Two main antagonists stand between Holden and his goal of connection: society, and Holden himself. Holden feels antagonized by much of society, which to him is filled with inauthentic people following arbitrary rules. Nearly every adult Holden meets either disappoints him or thwarts him in his attempts to make connections. To the adults, Holden is just a teenager, and they treat him accordingly. But Holden thinks he’s as smart or smarter than the adults, and doesn’t understand why they don’t treat him as a peer. For example, Holden tries to convince his classmate’s mother to have a drink with him, but she refuses, since Holden is too young to be drinking. Throughout the book, Holden tries to insinuate himself into adult society by going to bars, trying to pick up women, staying in a hotel, and taking taxis. However, he feels constantly antagonized by what he sees as the phoniness of the adults he encounters during these activities, as well as their refusal to accept him as one of their own.
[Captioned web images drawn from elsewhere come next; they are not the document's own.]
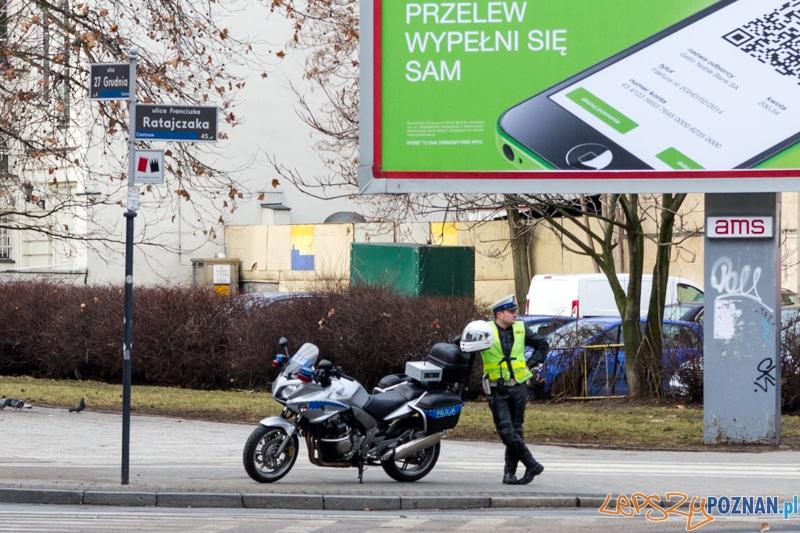 Policjant w pracy  Foto: lepszyPOZNAN.pl / Piotr Rychter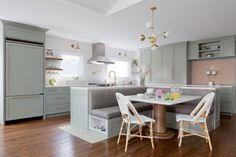 Find Cool L-Shaped Kitchen Design for Your Home Now! : Find more ideas: Narrow L-shaped Kitchen Large L-shaped Kitchen Ideas L-shaped Kitchen With Pantry L-shaped Kitchen Floor Plans L-shaped Galley Kitchen Design Kitchen Seating, Kitchen Island With Seating, Kitchen Nook, New Kitchen, Kitchen Islands, Wooden Kitchen, Kitchen Booths, Kitchen Decor, Kitchen Ideas For L Shaped Room
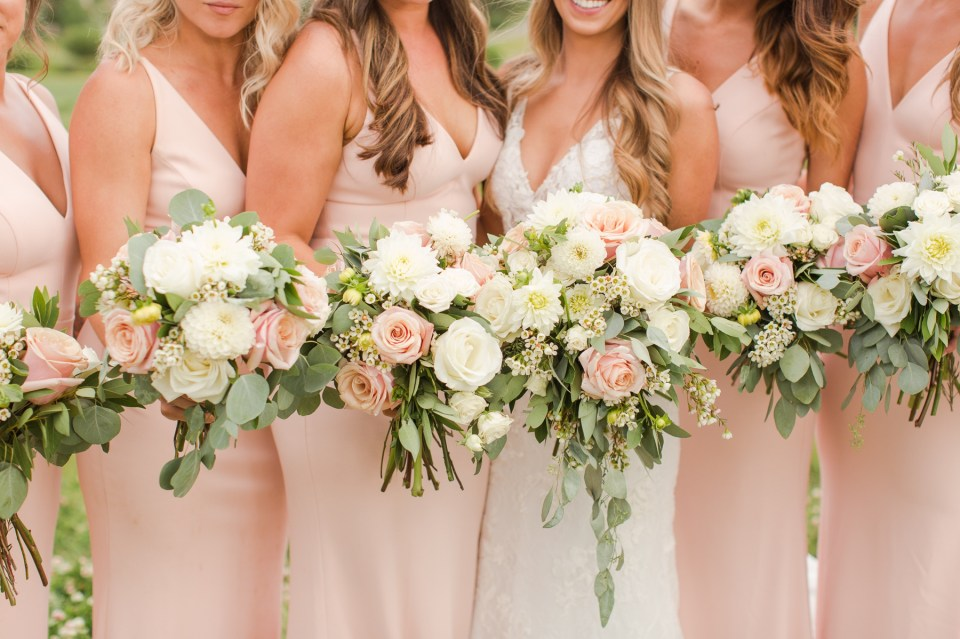 Blush and white flowers for a summer wedding at Copper mountain.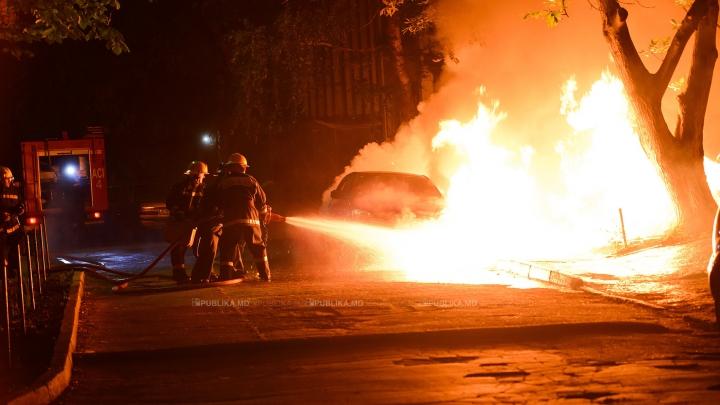 Șapte mașini, mistuite de flăcări. Cauza ȘOCANTĂ a izbucnirii incendiului de la Ciocana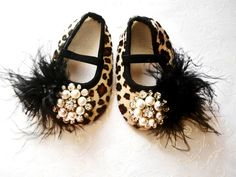 How cute!~ Glamour baby girl shoes,Booties -Baby Crib Shoes - Leopard Baby shoes.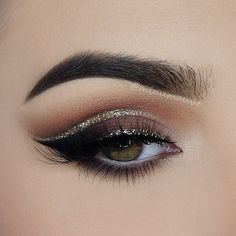 Glitter cut crease by @miaumauve More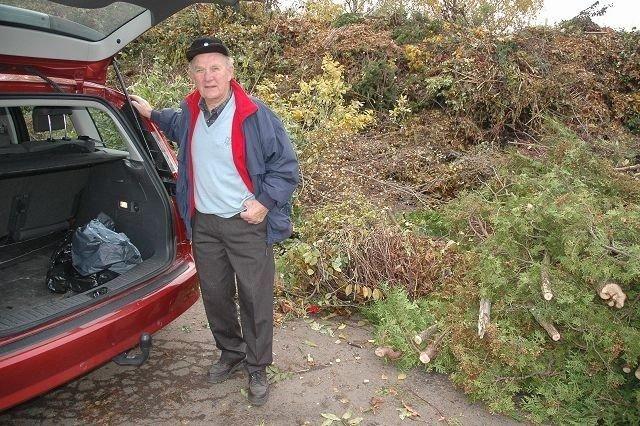 Gunnar Osland fra Voksen har nettopp tømt et nytt lass med hageavfall på gjenbruksstasjonen i Dalsveien på Smestad. – Perfekt beliggenhet og et veldig bra sted, mener han. FOTO: ALEXANDER SYNSTAD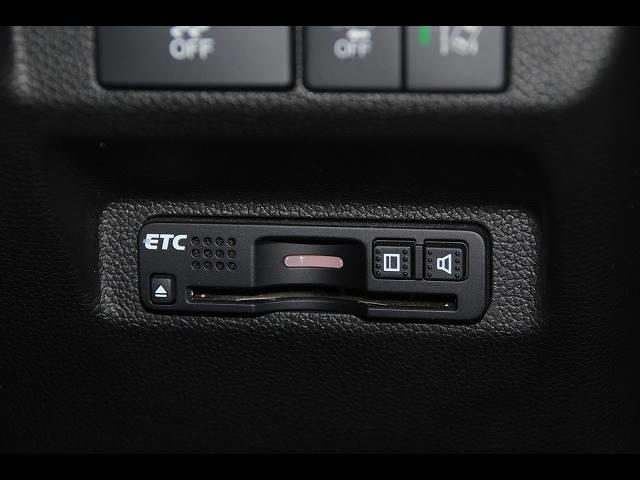 ハイブリッド・Gホンダセンシング ワンオーナー 純正SDナビ フルセグ 走行中OK DVD Bluetooth ステリモ バックモニター フリップダウンモニター ホンダセンシング レーンキープ ETC ドラレコ LEDオートライト(12枚目)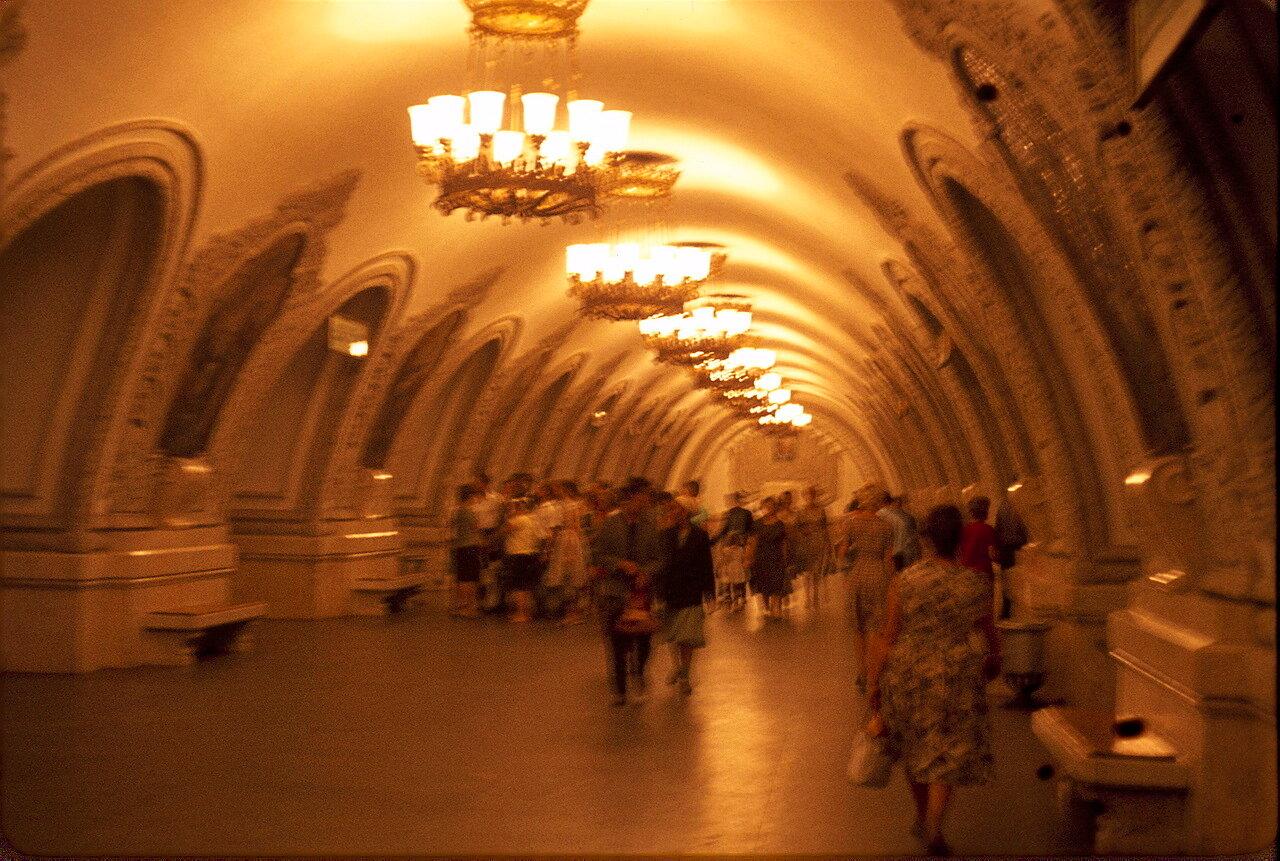 На станции метро Киевская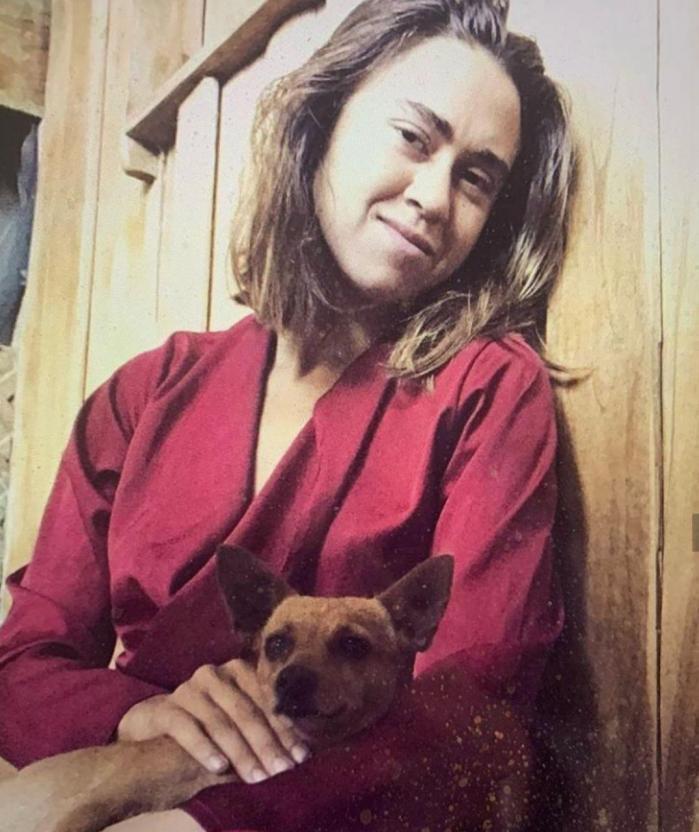 Дочь Любови Успенской Татьяна Плаксина показала волосатые подмышки и татуировки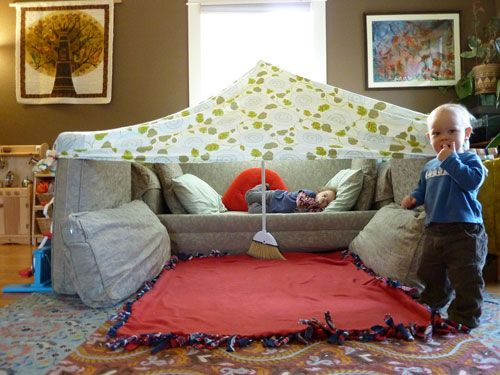 A blog post containing a critical analysis of couch cushion architecture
Significantly, even though Holden understands most other people as antagonists, no one actually “has it out” for him. In fact, it could be argued that by holding everyone at a suspicious distance, Holden acts as his own greatest antagonist. That Holden is antagonizing himself becomes apparent in the way Holden still relies on his peers despite his criticisms of them. For example, after his tiff with Stradlater, Holden goes to Ackley for solace. But in the brief scene that follows, it is Holden, not Ackley, who stirs up trouble and huffs off. This scene indicates that Ackley could be a good friend if Holden didn’t alienate so many people with his constant hostility. Most of the adults Holden meets act kindly towards him, at least initially. Holden repeatedly either refuses or misinterprets their kindness, unwilling or unable to accept help. It would seem, then, that one of the major lessons Holden needs to learn is how to stop being his own antagonist. This is the lesson that both Mr. Spencer and Mr. Antolini attempt to give him, each in their own way. Carl Luce also offers this lesson when he suggests that Holden seek out psychiatric help. Even young Phoebe points out that Holden gets in his own way by refusing to like anything. In the end, then, Holden may turn out to have just one antagonist, not many.